Can’t miss this beautiful lake. Skyway runs along side. A PG&E group picnic area is on the right side. De Sabla was named after an early PG&E pioneer, Eugene De Sabla. Construction was completed in 1903. Beyond De Sabla is Powellton Road which joins Doe Mill Road taking you to Highway 32. If you’re an adventuresome type person you may want to try this route sometime. The area of the bridge crossing Butte Creek is popular. Built in 1935, the bridge offers an awesome view of Butte Creek. It is about 3 miles to the bridge from Skyway. Remember these roads are narrow, dirt or gravel, and at times rocky. Not to be traveled upon during winter without 4-wheel drive.
Continue on Coutolenc Road for about 2 1/2 miles turning left on Lucretia Road to Paradise Lake. This lake feeds water into Magalia Reservoir. Has picnicking area, fishing, and hiking. Along Coutolenc Road are acouple vista points where you can look out over the West Branch of the Feather River, Whiskey Flats, and views of Sawmill Peak.
Winding up the Skyway with towering pines bordering the road we pass through Lovelock. Established by George Lovelock in 1855, quartz and placer mining attracted miners here. The Lovelock Inn here is near the site of the old Lovelock Hotel, Store and Dance Hall which were operated by the Kitchen family. Leaving Lovelock, Skyway takes makes a gradual downhill grade, levels out then begins to twist uphill.

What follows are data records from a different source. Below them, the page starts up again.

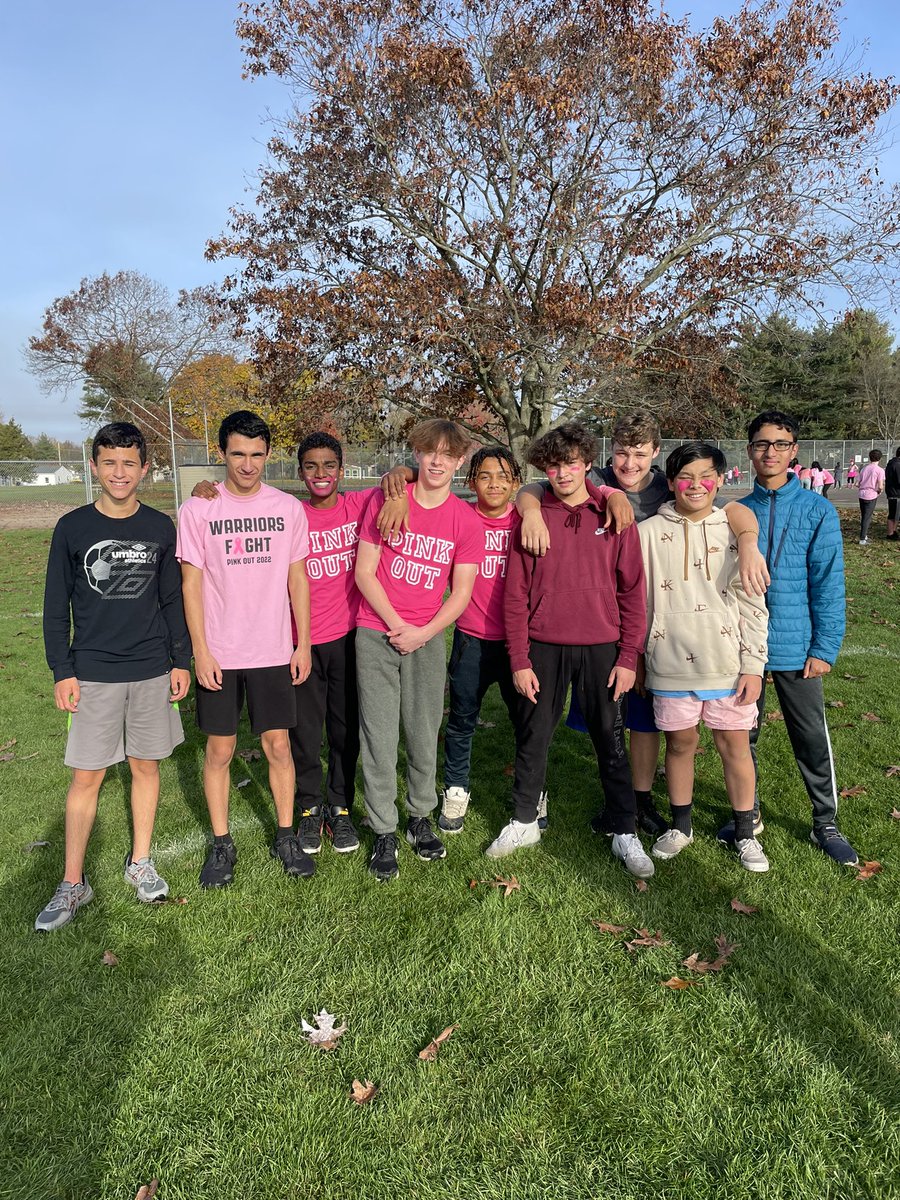 7th, 8th, and 9th grade 2022 Pink Out Kickball winners! Our students did a great job for an amazing cause! <a href="/CBUnamiMS/">Unami Middle School</a> #PinkOut #WarriorsFight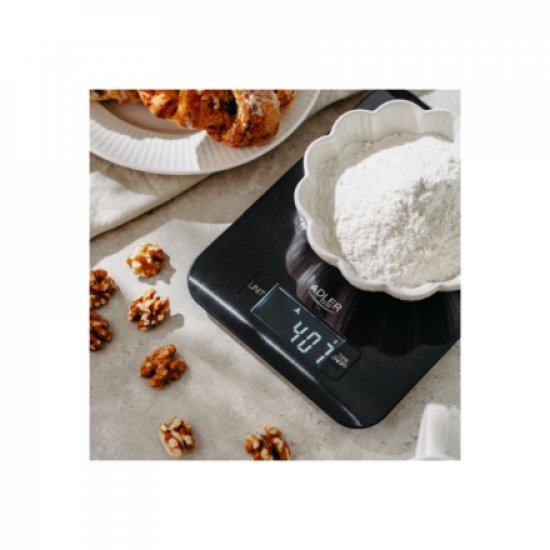 Adler Kitchen Scale | AD 3183b | Graduation 1 g | Black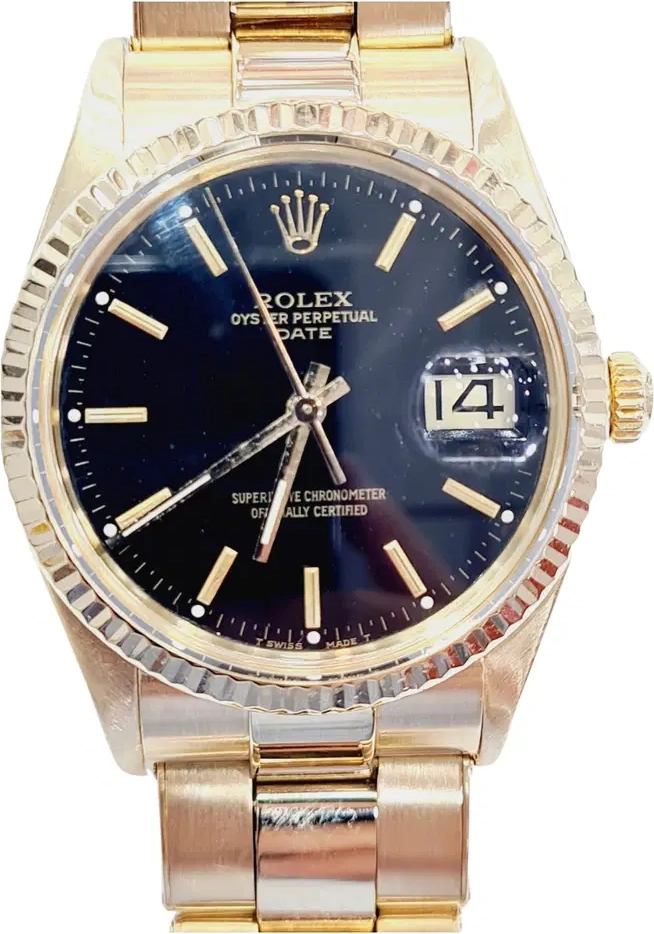oyster perpetual 34mm yellow gold watch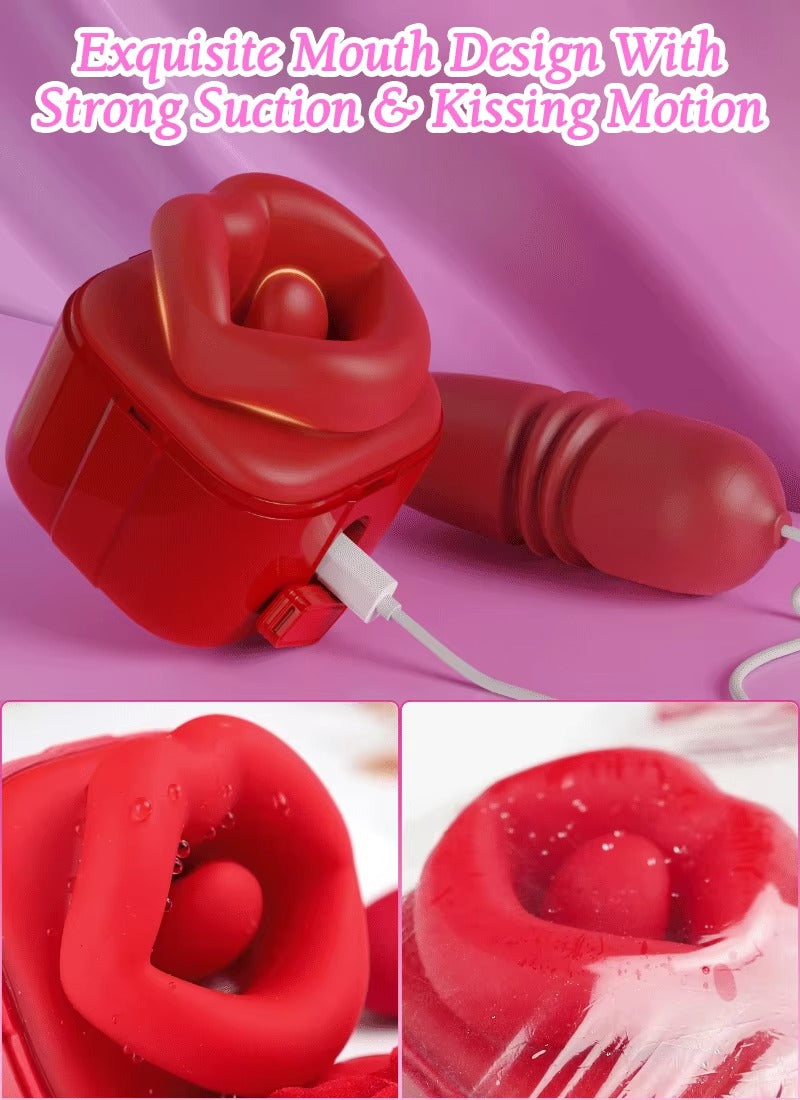 Tongue Licking Sucking Nipple Stimulation Vibrator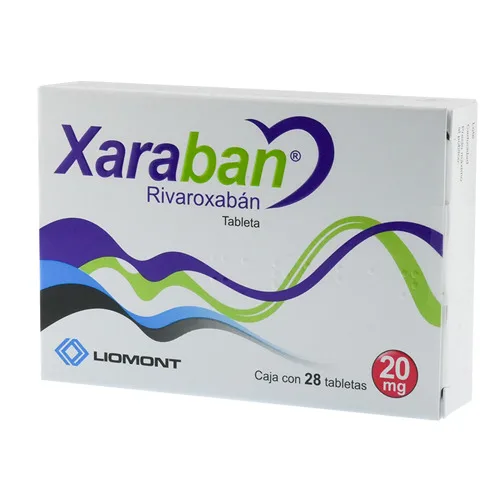 Xaraban 20 Mg Con 28 Tabletas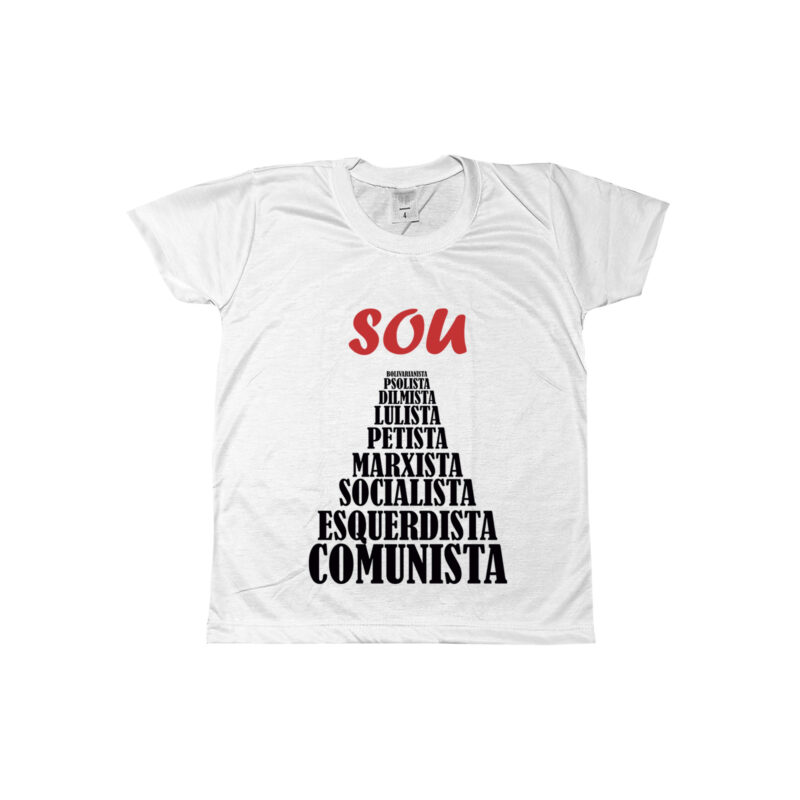 Body ou Camiseta Infantil com adjetivos de esquerda! Sou comunista - Image 2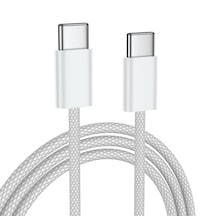 Yediseven Yds-60wb Type C To Type C 60watt  Apple Uyumlu iPhone  15 Şarj Kablosu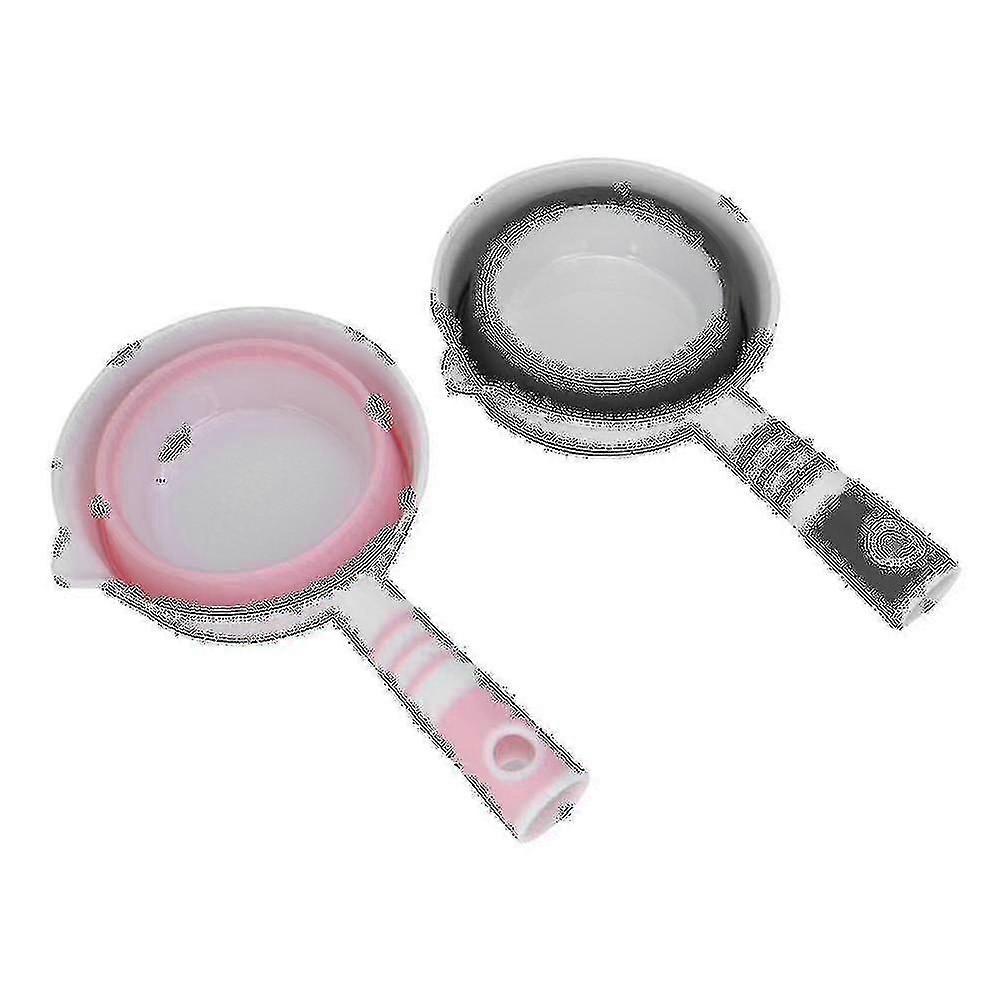 2 Pack Collapsible Water Ladle, Foldable Bath Scoop, Space Saving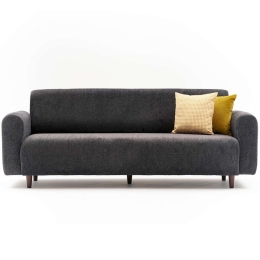 Καναπές Τριθέσιος Noya 825BLC4304 220x70x87cm Anthracite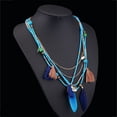 thumbnail image 5 of Necklaces & Pendants Fashion Jewelry Layer Chain Handmade Beaded Bohemian Feather Necklace with Craft, 5 of 5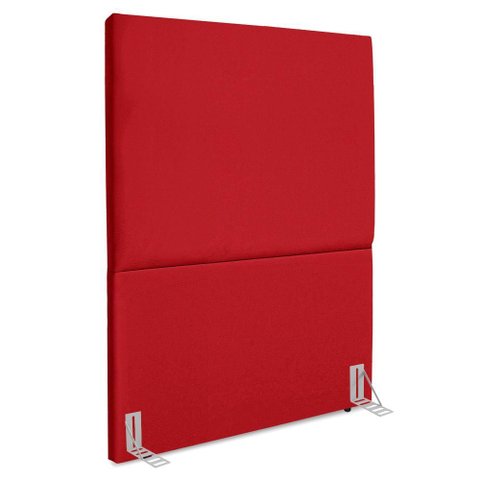 Cabeceira Solteiro 90 Cm com Frame Luna Suede Vermelho Artte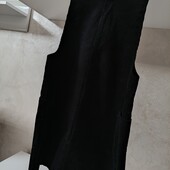 Вельветовий чорний сарафан 13-14 років на зріст 164 см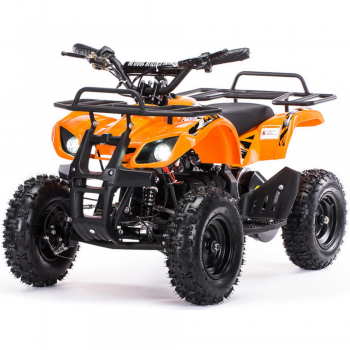Электроквадроцикл MOTAX Mini Grizlik X-16 1000W черно-оранжевый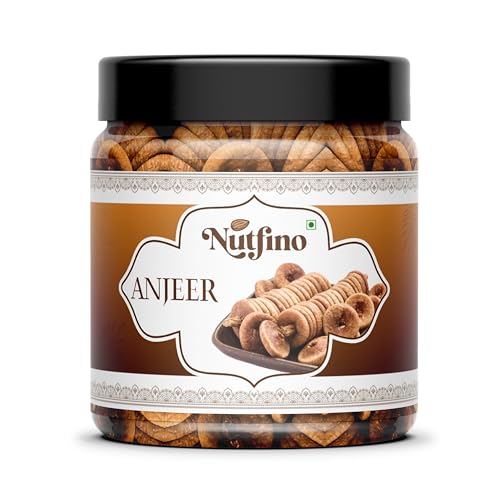 Nutfino Afghani Anjeer (Dried Figs) – Natural, Sun-Dried, Handpicked | Rich in Fiber, Calcium & Antioxidants | Healthy Dry Fruit Snack (450gm)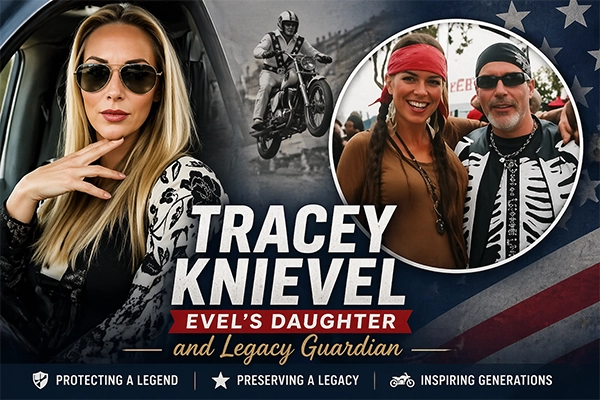 Tracey Knievel, daughter of legendary stuntman Evel Knievel, at a Knievel family legacy event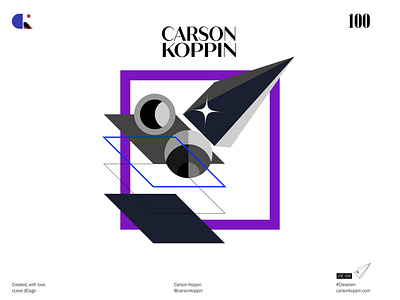 CARSON KOPPIN 01 abstract branding cleveism contrast daily post daily postage daily poster dailyposter design flat graphic graphic design graphicdesign illustration monochrome simple simple design simple logo simplicity simplistic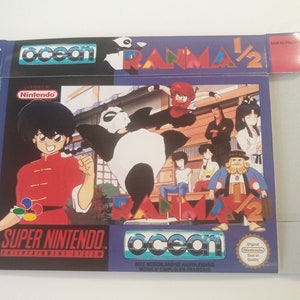 Super Nintendo Ranma 1/2 FR-UK box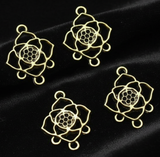 4 Pcs German Silver Earring Components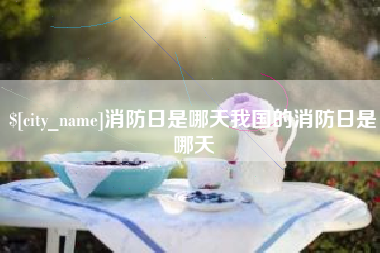 中卫消防日是哪天我国的消防日是哪天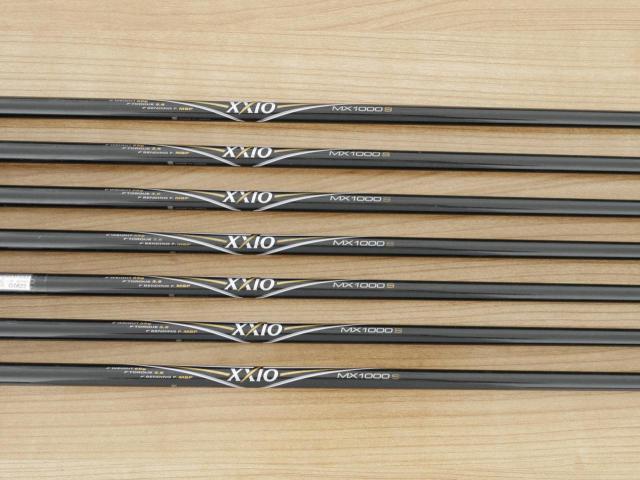Iron set : XXIO : ชุดเหล็ก XXIO Forged มีเหล็ก 4-Pw (7 ชิ้น) ก้านกราไฟต์ MX-1000 Flex S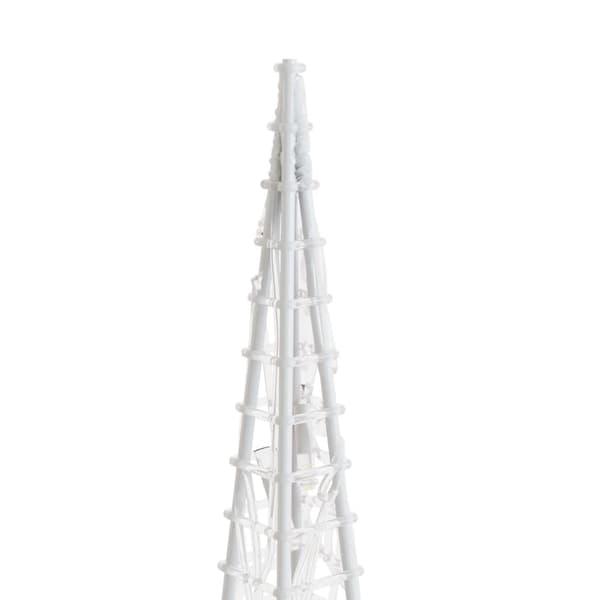 vidaXL Ljuskon LED akryl blå 120 cm Blå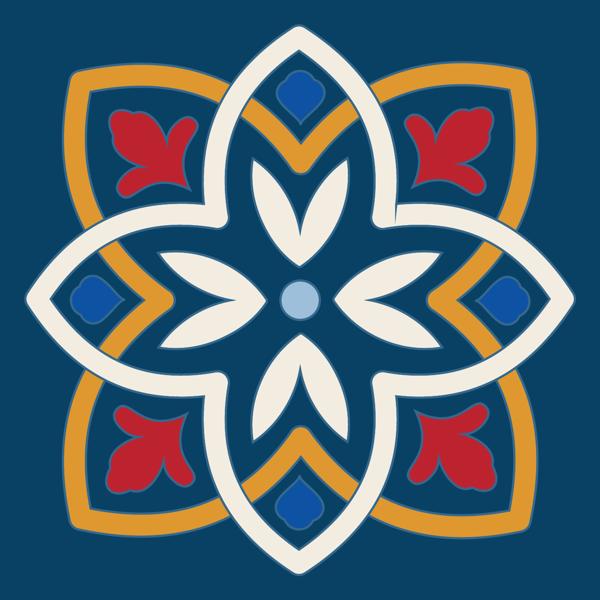 Tribal Tiles — cushion 4 of 6, the printed design
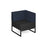 Nera modular soft seating single bench with back and left arm black frame Soft Seating Dams Elapse Grey/Range Blue 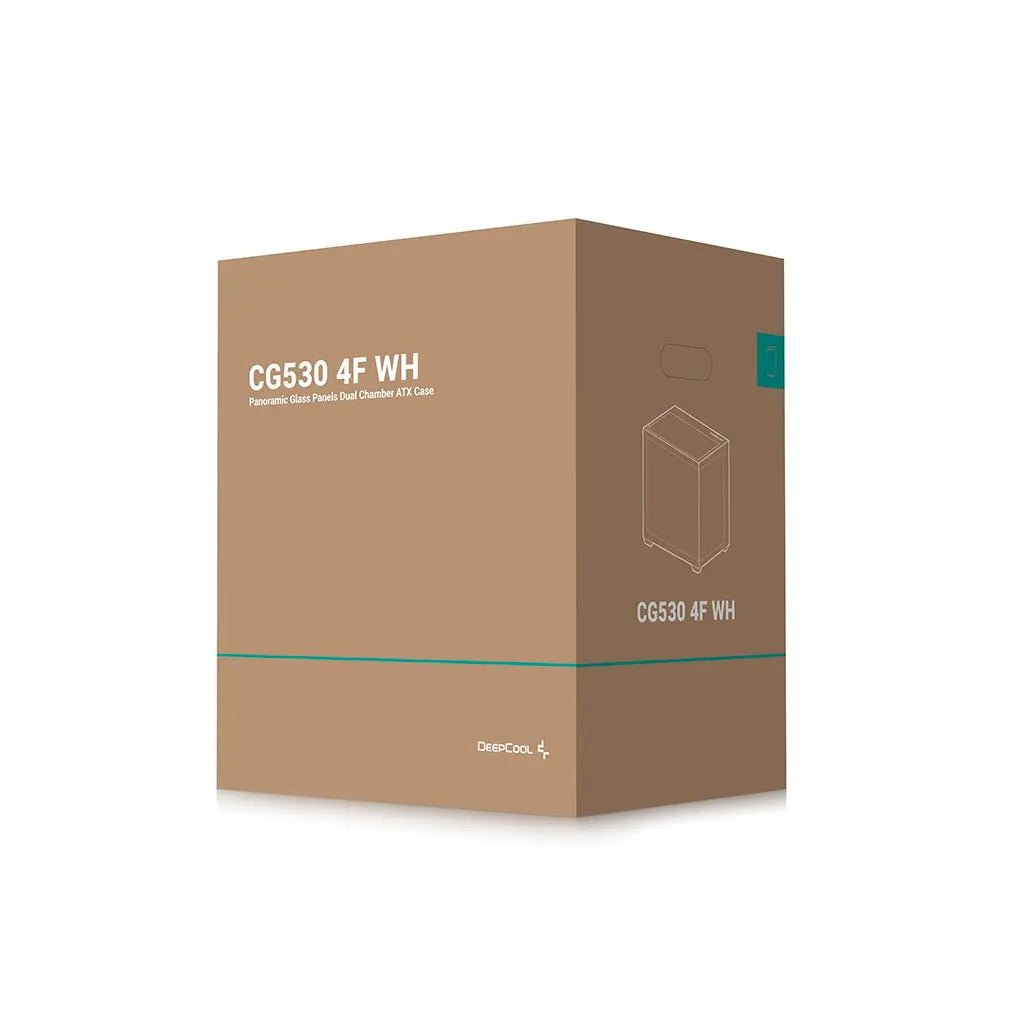 DeepCool CG530 4F Tempered Glass ATX Mid Tower Cabinet-White - Image 7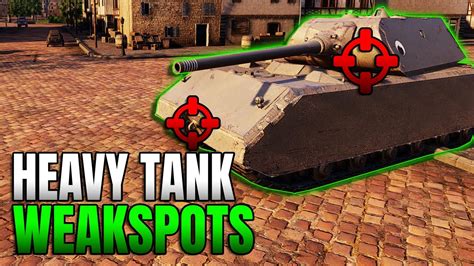 world of tanks blitz tank weak spots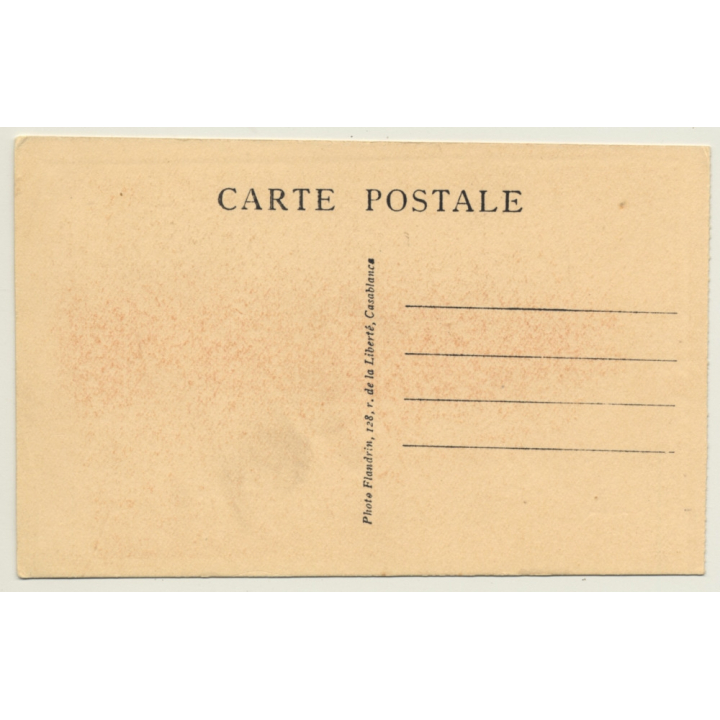 Flandrin: Un Jolie Marocaine / Nude - Ethno (Vintage Postcard)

About 1 mile southeast of Lovelock, on Coutolenc Road is the site of Coutolenc which was Old Lovelock, a beautiful, secluded area in the pines. A hotel and stores were located here. The Nimshew Pioneer Cemetery is off Coutolenc on Hupp-Coutolenc Road, a gravel road. Go left up the private road just a short distance after turning off Coutolenc Road. Continuing Hupp-Coutolenc Road brings you back to the Skyway between De Sabla and Lovelock.